Tourismus als wichtigster Wirtschaftszweig
Was für den einzelnen Gast von Vorteil ist, bringt Jordanien in Not. Seit acht Jahren herrscht im Nachbarland Syrien Krieg. Seit acht Jahren erleidet Jordanien starke Einbussen im Tourismus, traditionell einer der wichtigsten Wirtschaftszweige des Landes. «Und das, obwohl wir ein ganz normales Leben führen», sagt Nayef Hmeidi Al-Fayez. Er ist Tourismusminister des moderaten Königreiches Jordanien, in dem Homosexualität legal ist und in dem in den Städten viele Frauen auf den Strassen unverschleiert unterwegs sind. Der Islam ist Staatsreligion, doch muslimische Hardliner finden nur wenig Gehör.
Obgleich 70 Prozent der Jordanier Palästinenser sind, die sich zum grössten Teil mit ihren Volksangehörigen in Israel identifizieren, pflegen die beiden Länder gute wirtschaftliche Beziehungen. Im Norden grenzt Jordanien an Syrien. «Die Grenze ist gesichert und stellt keine Gefahr dar», versichert Tourismusminister Nayef Hmeidi Al-Fayez.
Abendessen mit Beduinen
Im antiken Jerash herrscht auf der 800 Meter langen Königsstrasse mit ihren mehr als 500 teils sehr gut erhaltenen Säulen zum Marktplatz ein ähnliches Bild wie in Petra: Die kolossale Säulenarchitektur und die Ruinen des Jupiter-Tempels hat man fast für sich alleine. Potentielle Besucher haben Bedenken wegen der Flüchtlingsthematik. Jordanien, mit rund sieben Millionen Einwohnern, hat rund 1,3 Millionen Kriegsflüchtlinge aufgenommen. Sie leben hauptsächlich im Norden und Nordosten, aber auch in Gemeinden im ganzen Land. Jerash ist die Stadt, die am nächsten an der syrischen Grenze liegt. Die Distanz beträgt 50 Kilometer. Die Hauptstadt Amman ist knapp hundert Kilometer von der syrischen Grenze entfernt. Zum Toten Meer sind es 120, nach Petra 250 und nach Aqaba am Roten Meer bereits mehr als 400 Kilometer.
Nationalpark unter Meeresspiegel
Bei Ausritten in die wunderschöne Welt der Wadis geniessen die Gruppen mit ihren Guides die Einsamkeit der Wüste.

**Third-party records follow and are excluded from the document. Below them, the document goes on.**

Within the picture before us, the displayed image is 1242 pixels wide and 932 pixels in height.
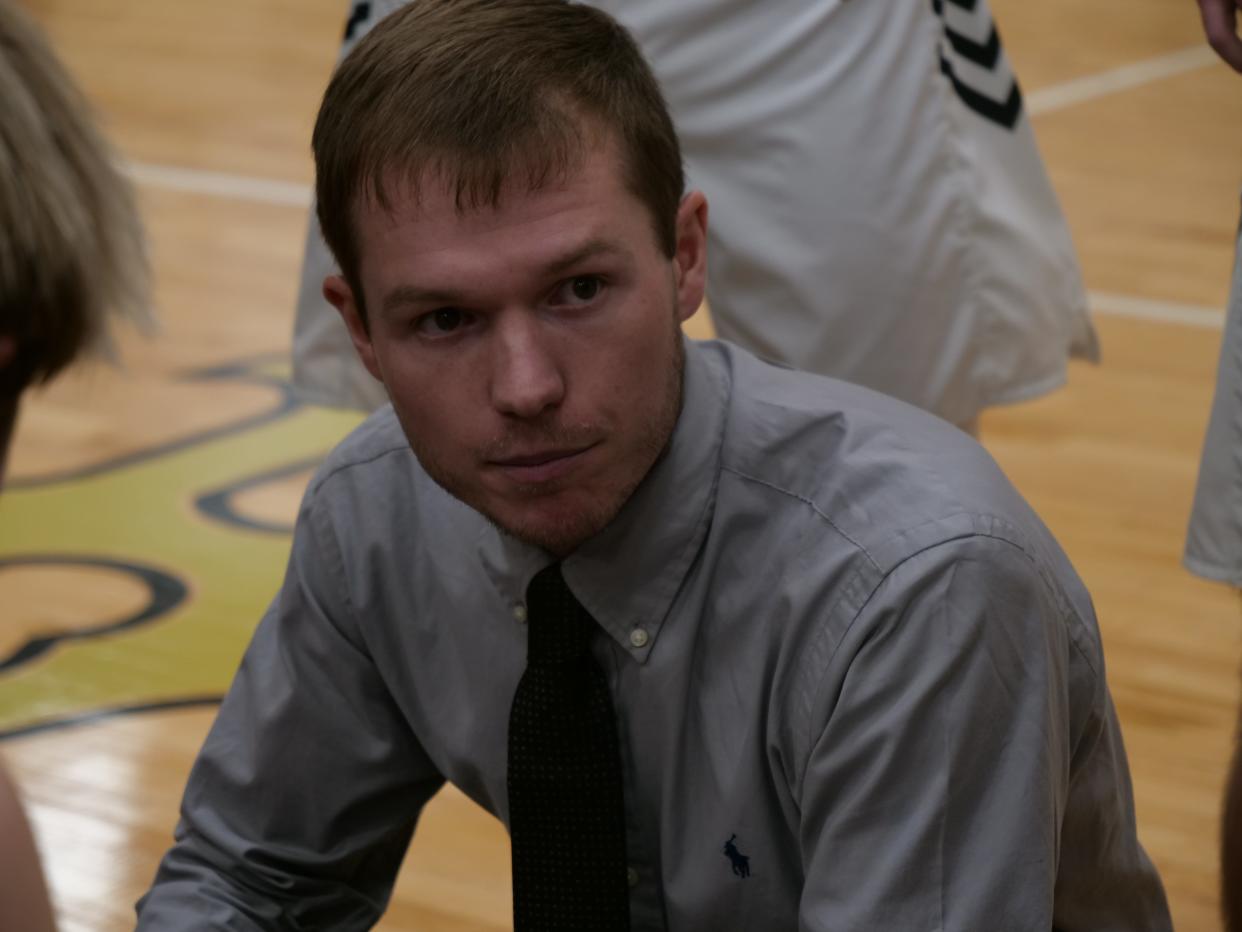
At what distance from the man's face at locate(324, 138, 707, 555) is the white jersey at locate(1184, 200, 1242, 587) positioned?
24.8 inches

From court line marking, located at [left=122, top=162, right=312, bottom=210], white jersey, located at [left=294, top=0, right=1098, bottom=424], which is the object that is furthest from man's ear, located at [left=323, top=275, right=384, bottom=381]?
court line marking, located at [left=122, top=162, right=312, bottom=210]

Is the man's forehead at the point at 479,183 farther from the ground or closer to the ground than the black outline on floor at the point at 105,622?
farther from the ground

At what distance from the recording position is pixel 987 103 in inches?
88.4

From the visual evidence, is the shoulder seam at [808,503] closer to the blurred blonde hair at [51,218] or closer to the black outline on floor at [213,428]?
the blurred blonde hair at [51,218]

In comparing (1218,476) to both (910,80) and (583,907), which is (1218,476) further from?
(583,907)

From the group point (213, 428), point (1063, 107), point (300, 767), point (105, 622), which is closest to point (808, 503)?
point (300, 767)

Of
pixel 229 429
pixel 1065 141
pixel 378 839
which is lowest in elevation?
pixel 1065 141

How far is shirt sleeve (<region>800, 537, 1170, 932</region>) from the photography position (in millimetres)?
1287

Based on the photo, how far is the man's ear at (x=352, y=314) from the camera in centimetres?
157

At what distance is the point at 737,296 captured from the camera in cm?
218

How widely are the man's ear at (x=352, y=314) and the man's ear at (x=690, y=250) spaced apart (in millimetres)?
255

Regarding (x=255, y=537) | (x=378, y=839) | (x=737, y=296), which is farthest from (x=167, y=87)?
(x=378, y=839)

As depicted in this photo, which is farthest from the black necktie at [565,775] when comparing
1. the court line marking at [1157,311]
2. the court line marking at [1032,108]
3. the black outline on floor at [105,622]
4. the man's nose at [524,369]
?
the court line marking at [1032,108]

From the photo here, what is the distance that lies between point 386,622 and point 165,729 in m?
1.25
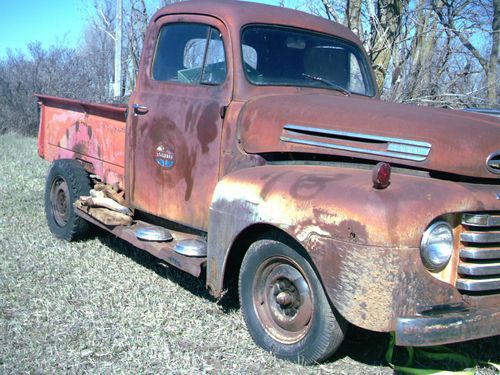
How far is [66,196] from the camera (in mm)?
Answer: 5512

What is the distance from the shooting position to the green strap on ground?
3.10 m

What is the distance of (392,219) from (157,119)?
89.4 inches

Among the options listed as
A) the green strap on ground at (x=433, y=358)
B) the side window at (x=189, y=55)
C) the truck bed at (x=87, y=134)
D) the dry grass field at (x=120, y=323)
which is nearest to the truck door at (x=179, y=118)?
the side window at (x=189, y=55)

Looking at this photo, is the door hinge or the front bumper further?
the door hinge

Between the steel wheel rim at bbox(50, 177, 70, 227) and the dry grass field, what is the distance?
27 centimetres

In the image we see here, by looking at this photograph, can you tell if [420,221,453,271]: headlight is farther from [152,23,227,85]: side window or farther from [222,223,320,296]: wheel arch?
[152,23,227,85]: side window

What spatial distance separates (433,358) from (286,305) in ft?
3.00

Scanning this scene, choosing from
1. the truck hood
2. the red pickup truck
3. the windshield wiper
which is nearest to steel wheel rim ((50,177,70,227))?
the red pickup truck

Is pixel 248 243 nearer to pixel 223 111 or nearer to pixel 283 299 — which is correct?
pixel 283 299

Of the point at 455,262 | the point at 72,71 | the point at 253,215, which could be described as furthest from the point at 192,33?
the point at 72,71

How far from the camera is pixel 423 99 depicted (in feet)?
25.4

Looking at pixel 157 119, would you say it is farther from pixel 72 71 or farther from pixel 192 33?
pixel 72 71

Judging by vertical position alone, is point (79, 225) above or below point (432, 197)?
below

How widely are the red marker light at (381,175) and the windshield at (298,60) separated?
1.44 m
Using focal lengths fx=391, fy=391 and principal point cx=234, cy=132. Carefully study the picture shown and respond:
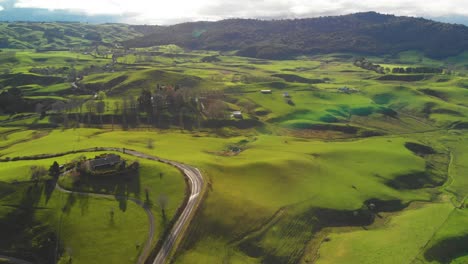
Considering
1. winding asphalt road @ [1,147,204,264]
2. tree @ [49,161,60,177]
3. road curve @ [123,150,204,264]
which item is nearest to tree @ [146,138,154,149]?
winding asphalt road @ [1,147,204,264]

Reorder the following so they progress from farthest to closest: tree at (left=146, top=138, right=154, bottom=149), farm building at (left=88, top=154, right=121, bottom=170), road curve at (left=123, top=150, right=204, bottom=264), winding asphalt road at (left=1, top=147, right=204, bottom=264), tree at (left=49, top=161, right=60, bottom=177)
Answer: tree at (left=146, top=138, right=154, bottom=149)
farm building at (left=88, top=154, right=121, bottom=170)
tree at (left=49, top=161, right=60, bottom=177)
road curve at (left=123, top=150, right=204, bottom=264)
winding asphalt road at (left=1, top=147, right=204, bottom=264)

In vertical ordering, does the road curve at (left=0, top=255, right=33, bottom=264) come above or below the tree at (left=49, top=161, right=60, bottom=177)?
below

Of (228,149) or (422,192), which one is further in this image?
(228,149)

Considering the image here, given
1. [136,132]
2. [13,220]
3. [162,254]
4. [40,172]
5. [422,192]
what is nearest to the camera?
[162,254]

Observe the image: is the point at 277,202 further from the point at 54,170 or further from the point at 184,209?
the point at 54,170

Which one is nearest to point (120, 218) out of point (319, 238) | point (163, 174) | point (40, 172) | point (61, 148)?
point (163, 174)

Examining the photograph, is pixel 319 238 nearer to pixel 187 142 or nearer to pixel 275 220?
pixel 275 220

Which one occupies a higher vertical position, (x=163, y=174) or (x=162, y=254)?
(x=163, y=174)

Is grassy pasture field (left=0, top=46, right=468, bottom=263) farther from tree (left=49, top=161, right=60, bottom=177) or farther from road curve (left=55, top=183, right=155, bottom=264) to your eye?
tree (left=49, top=161, right=60, bottom=177)

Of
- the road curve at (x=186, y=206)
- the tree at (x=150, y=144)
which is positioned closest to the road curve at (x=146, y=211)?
the road curve at (x=186, y=206)
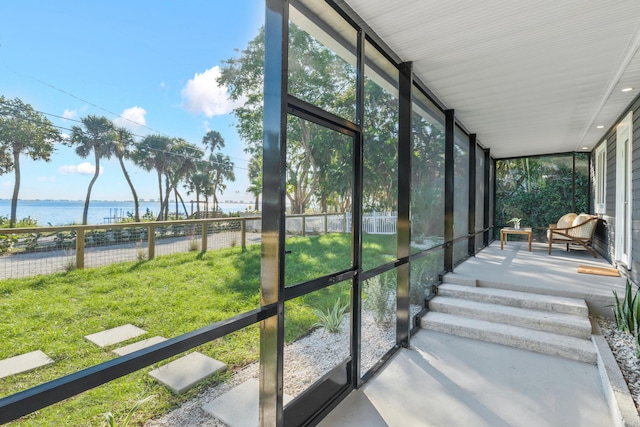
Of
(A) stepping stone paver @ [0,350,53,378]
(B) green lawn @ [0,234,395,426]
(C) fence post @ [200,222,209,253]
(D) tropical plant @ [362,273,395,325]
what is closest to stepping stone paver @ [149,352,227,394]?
(B) green lawn @ [0,234,395,426]

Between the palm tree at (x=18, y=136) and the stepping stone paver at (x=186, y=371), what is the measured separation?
1111mm

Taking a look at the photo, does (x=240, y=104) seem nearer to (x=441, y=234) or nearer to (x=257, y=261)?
(x=257, y=261)

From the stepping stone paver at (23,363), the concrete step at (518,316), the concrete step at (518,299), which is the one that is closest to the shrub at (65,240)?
the stepping stone paver at (23,363)

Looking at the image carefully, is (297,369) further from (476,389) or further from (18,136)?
(18,136)

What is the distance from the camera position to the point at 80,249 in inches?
57.9

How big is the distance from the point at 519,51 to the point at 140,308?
3.44m

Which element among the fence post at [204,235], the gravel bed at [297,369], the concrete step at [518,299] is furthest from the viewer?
the concrete step at [518,299]

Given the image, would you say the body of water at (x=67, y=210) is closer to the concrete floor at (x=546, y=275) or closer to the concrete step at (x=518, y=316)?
the concrete step at (x=518, y=316)

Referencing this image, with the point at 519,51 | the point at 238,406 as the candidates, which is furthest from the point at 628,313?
the point at 238,406

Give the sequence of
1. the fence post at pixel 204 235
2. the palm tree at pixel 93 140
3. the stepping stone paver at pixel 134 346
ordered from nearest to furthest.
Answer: the palm tree at pixel 93 140 → the stepping stone paver at pixel 134 346 → the fence post at pixel 204 235

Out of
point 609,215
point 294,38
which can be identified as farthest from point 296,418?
point 609,215

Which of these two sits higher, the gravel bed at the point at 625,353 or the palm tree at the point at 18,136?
the palm tree at the point at 18,136

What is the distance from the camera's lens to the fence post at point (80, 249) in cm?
143

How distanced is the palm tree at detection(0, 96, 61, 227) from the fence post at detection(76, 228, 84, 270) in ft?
0.90
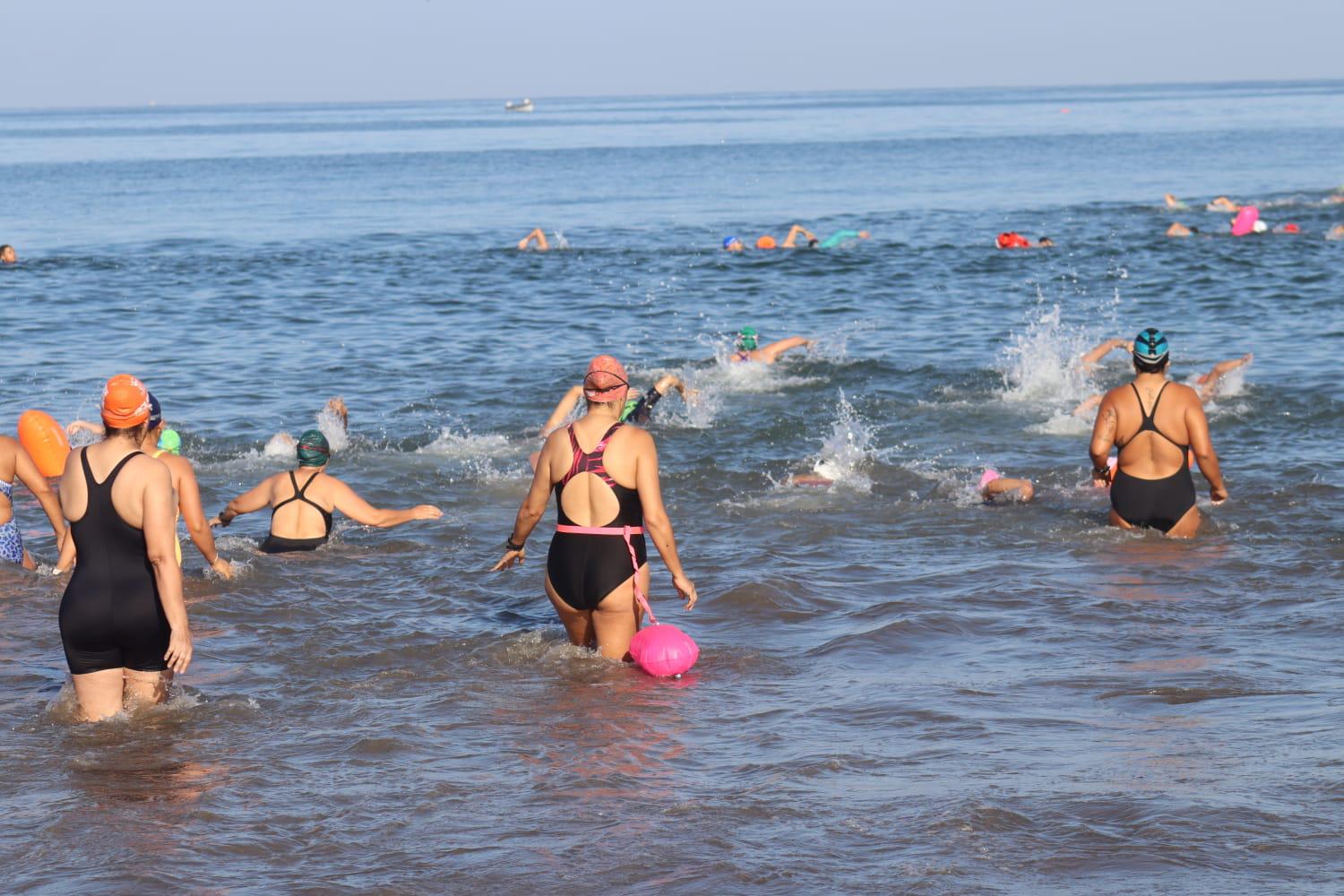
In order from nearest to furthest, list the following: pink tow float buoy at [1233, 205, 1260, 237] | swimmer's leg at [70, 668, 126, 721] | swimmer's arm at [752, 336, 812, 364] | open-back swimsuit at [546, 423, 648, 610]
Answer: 1. swimmer's leg at [70, 668, 126, 721]
2. open-back swimsuit at [546, 423, 648, 610]
3. swimmer's arm at [752, 336, 812, 364]
4. pink tow float buoy at [1233, 205, 1260, 237]

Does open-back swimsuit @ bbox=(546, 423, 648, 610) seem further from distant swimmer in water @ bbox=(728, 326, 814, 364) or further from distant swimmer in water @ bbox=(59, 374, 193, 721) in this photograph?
distant swimmer in water @ bbox=(728, 326, 814, 364)

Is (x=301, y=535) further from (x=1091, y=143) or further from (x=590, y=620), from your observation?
(x=1091, y=143)

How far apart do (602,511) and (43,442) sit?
543cm

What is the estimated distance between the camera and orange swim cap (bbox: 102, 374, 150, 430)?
20.7ft

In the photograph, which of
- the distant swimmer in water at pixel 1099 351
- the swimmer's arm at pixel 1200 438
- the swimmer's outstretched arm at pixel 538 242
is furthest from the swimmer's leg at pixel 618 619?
the swimmer's outstretched arm at pixel 538 242

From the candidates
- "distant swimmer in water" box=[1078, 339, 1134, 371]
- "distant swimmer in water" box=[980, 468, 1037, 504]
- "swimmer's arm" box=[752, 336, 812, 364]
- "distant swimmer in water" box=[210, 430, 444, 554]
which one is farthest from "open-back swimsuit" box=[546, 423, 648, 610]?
"swimmer's arm" box=[752, 336, 812, 364]

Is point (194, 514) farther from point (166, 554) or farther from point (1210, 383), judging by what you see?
point (1210, 383)

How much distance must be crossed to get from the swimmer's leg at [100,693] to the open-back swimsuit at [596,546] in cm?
227

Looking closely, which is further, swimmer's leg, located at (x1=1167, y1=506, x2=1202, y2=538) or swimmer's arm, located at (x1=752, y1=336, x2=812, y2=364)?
swimmer's arm, located at (x1=752, y1=336, x2=812, y2=364)

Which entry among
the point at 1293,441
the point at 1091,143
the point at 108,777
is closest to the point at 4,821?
the point at 108,777

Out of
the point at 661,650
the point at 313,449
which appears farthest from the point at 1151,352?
the point at 313,449

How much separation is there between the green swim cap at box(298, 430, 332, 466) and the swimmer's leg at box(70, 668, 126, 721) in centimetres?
365

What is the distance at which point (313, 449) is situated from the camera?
34.7 feet

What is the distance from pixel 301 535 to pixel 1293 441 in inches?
377
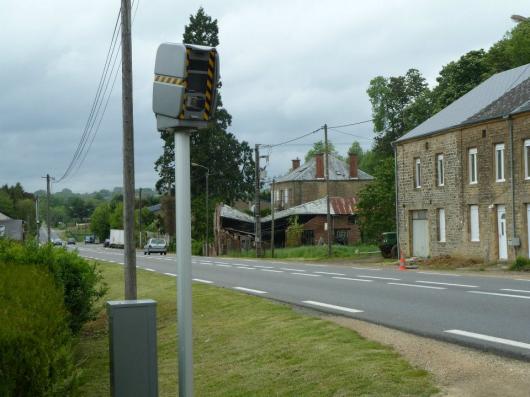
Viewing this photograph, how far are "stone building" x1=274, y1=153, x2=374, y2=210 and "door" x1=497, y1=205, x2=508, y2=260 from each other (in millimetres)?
50360

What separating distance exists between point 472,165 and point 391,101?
4817 centimetres

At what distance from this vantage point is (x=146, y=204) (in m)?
147

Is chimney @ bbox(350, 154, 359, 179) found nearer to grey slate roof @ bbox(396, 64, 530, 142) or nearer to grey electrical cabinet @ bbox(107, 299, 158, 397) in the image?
grey slate roof @ bbox(396, 64, 530, 142)

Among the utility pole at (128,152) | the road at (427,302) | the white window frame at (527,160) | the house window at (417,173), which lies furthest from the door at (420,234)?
the utility pole at (128,152)

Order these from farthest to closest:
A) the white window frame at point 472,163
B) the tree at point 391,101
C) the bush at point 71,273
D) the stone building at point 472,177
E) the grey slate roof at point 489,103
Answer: the tree at point 391,101 < the white window frame at point 472,163 < the grey slate roof at point 489,103 < the stone building at point 472,177 < the bush at point 71,273

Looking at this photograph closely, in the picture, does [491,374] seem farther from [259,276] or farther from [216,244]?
[216,244]

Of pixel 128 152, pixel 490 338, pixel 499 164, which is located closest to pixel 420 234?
pixel 499 164

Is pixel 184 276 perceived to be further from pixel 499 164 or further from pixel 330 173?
pixel 330 173

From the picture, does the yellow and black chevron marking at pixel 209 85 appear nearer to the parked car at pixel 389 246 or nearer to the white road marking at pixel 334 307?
the white road marking at pixel 334 307

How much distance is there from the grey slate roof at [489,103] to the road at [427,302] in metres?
13.5

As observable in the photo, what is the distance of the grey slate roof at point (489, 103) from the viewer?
32125 mm

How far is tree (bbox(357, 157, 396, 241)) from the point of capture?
5325cm

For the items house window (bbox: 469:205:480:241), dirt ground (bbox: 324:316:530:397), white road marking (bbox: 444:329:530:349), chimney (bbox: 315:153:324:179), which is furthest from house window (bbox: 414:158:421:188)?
chimney (bbox: 315:153:324:179)

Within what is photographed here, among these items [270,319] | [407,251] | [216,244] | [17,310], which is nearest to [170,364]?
[270,319]
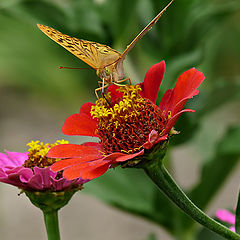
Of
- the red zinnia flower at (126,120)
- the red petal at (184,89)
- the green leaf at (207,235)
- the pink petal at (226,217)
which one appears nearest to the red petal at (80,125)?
the red zinnia flower at (126,120)

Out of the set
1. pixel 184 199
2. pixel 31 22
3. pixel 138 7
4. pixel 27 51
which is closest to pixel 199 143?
pixel 138 7

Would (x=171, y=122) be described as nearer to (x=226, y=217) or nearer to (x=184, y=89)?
(x=184, y=89)

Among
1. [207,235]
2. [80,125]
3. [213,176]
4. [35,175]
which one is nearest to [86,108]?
[80,125]

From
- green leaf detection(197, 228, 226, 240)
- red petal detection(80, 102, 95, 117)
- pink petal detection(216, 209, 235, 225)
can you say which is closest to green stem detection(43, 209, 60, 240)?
red petal detection(80, 102, 95, 117)

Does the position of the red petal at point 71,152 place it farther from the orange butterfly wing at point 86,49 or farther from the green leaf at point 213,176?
the green leaf at point 213,176

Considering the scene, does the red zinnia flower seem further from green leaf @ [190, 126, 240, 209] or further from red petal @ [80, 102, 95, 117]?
green leaf @ [190, 126, 240, 209]
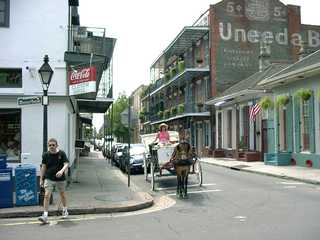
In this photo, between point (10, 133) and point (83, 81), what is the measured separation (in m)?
2.92

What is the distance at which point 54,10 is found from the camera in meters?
15.9

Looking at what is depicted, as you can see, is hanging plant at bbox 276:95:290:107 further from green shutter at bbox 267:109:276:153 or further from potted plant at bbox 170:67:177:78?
potted plant at bbox 170:67:177:78

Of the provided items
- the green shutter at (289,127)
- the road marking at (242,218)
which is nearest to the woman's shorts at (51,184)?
the road marking at (242,218)

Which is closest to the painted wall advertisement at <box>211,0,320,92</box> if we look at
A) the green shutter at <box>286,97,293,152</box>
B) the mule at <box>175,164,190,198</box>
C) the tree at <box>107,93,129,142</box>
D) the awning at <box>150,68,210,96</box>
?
the awning at <box>150,68,210,96</box>

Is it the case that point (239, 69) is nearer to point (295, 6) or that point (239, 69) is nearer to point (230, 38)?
point (230, 38)

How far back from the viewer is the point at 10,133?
15.9 meters

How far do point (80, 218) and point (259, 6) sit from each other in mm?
34467

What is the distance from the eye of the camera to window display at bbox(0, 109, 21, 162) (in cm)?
1579

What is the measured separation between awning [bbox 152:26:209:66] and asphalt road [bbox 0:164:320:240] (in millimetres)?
27894

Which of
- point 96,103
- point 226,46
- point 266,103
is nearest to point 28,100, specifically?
point 96,103

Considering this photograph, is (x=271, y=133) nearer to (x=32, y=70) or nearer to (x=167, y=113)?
(x=32, y=70)

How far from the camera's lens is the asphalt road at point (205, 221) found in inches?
337

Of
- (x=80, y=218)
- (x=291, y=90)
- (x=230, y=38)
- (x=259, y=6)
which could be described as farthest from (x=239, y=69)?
(x=80, y=218)

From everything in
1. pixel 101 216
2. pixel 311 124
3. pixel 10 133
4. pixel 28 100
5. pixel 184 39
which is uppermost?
pixel 184 39
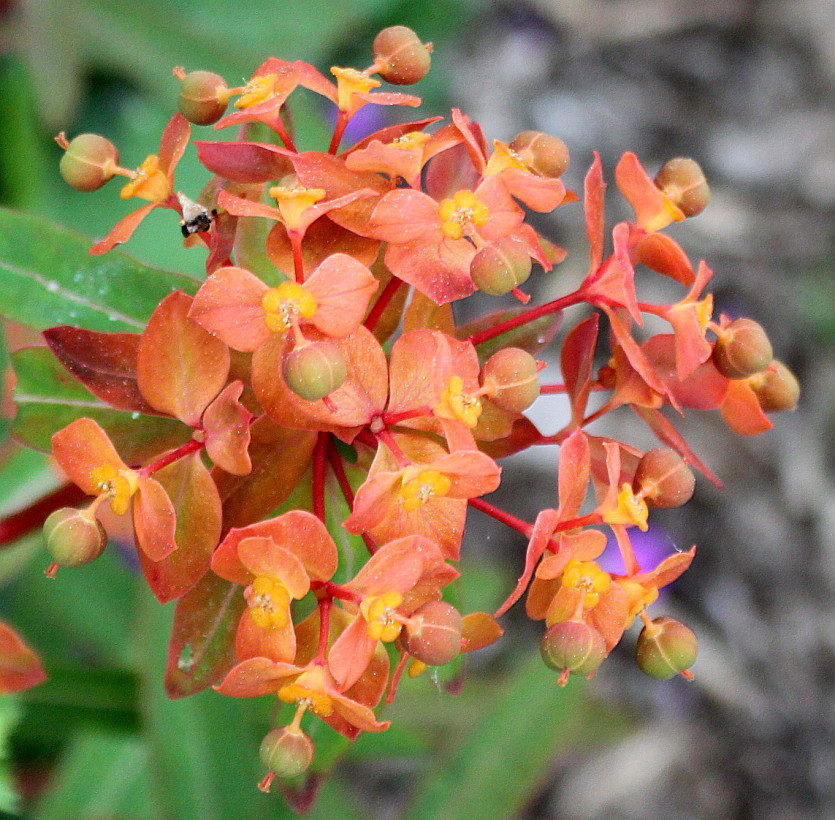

Das Wadi Rum mit seinen roten Sanddünen, Steinformationen und Felsenbrücken ist so weitläufig, dass man keinen anderen Gästen begegnet. Gelegentlich trifft man Beduinen. Manchmal sind ein Abendessen und eine Übernachtung im Beduinenzelt sogar Teil des Ausflugs-Arrangements. Gleiches gilt für das Wadi Mujib: Der Grand Canyon Jordaniens ist mit bis zu 410 Metern unter Meeresspiegel der am tiefsten gelegene Nationalpark der Welt. Er grenzt an das Tote Meer, wo viele Wellnesshotels stehen und die Gäste sich schwerelos im Wasser treiben lassen und dabei ein Buch oder die Zeitung lesen für die berühmten Fotos.
Für klassische Badeferien fährt man in Jordanien nach Aqaba am Roten Meer. Die Stadt mit sehr schönen Hotelanlagen war aufgrund ihrer Lage und ihres Hafens schon immer ein wirtschaftlich wichtiges Zentrum des Landes. Das Rote Meer lockt dabei nicht nur zum Baden, sondern ist auch bei Schnorchlern und Tauchern beliebt. Es ist an der Zeit, Jordanien wieder mehr in den Blickwinkel zu rücken.